Having been an educational psychologist for more than 10 years, I’m aware that people have a range of thoughts about this question. I’ve been told that being a psychologist must be like working for the tax department. The lovely lady who informed me of this, at my friends’ 40th birthday party, told me that people probably didn’t want to talk to me because I knew things about them just like the tax department did. I’ve been told that it would be good for psychics and psychologists to work in the same office building since we do similar things.
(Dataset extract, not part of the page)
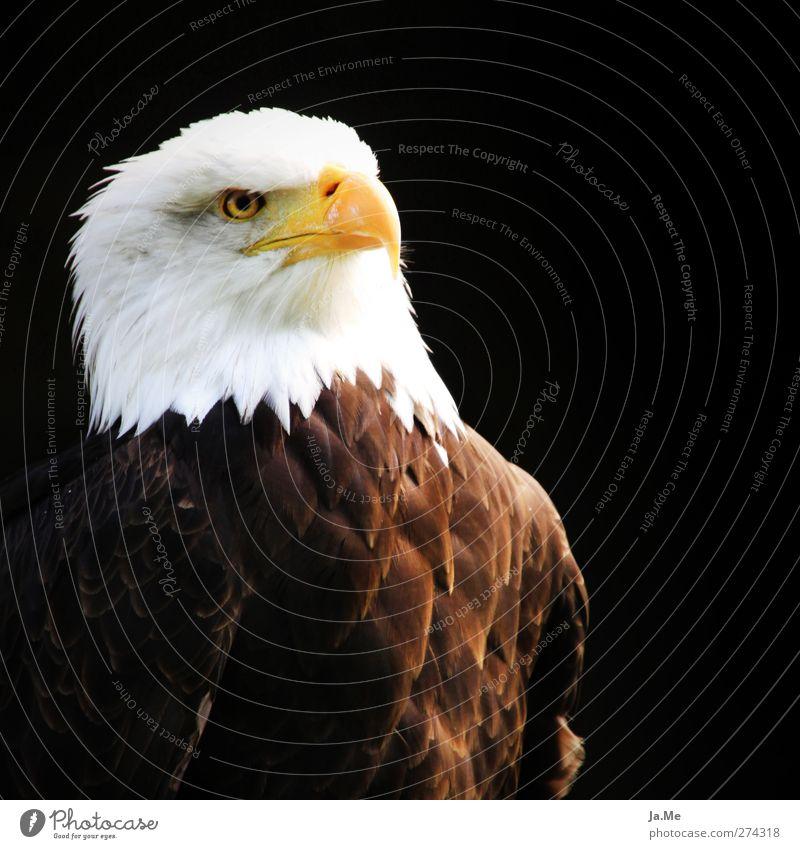 Stolzer Adler Tier Vogel Wildtier Feder Tiergesicht Schnabel Weisskopfseeadler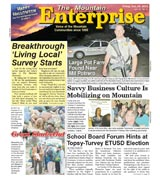 The Mountain Enterprise October 29, 2010 Edition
I’ve had people say that they don’t want to talk to me because I will be able to tell what they are thinking. There’s a theme running through these comments. Some folks seem to think that psychologists can read minds or magically can tell what someone’s intentions and actions are. Sadly that’s not true. It would be super handy if I could tell what someone was thinking, although I can think of examples when I definitely wouldn’t want to know what someone was really thinking! In fact, people who are drawn to the profession of psychology probably are very interested in what people think and do but we can’t know without someone telling us just like everyone else. We also have the challenge of people telling us what they think we want to hear, just like everyone else does.
To provide an answer to my original question, educational psychologists are experts in helping people solve complex, persistent problems that interfere with a young person’s learning (credit to the psychology workforce group for this statement). We do what we can to provide a better understanding of the situation, taking into account the perspectives of the child, the parents or caregivers and the educators. I have been a qualified teacher for more than 20 years, and have always had an interest in how to teach so that children can learn, especially those children who learn in a different way. Educational psychologists take their knowledge of the theories and research around learning, and educational practice, and combine that with psychological knowledge or the knowledge of how people think and behave. All registered psychologists have undergone extensive training including a Masters degree and training beyond a Masters. We have a good understanding of research methods and how to evaluate research to ensure that the best evidence is used to support what we say and do.
Hopefully next time you meet a psychologist you are reassured that they don’t know what you are thinking.
Robyn Stead, Child Psychologist and Educator, lives and works in central Auckland.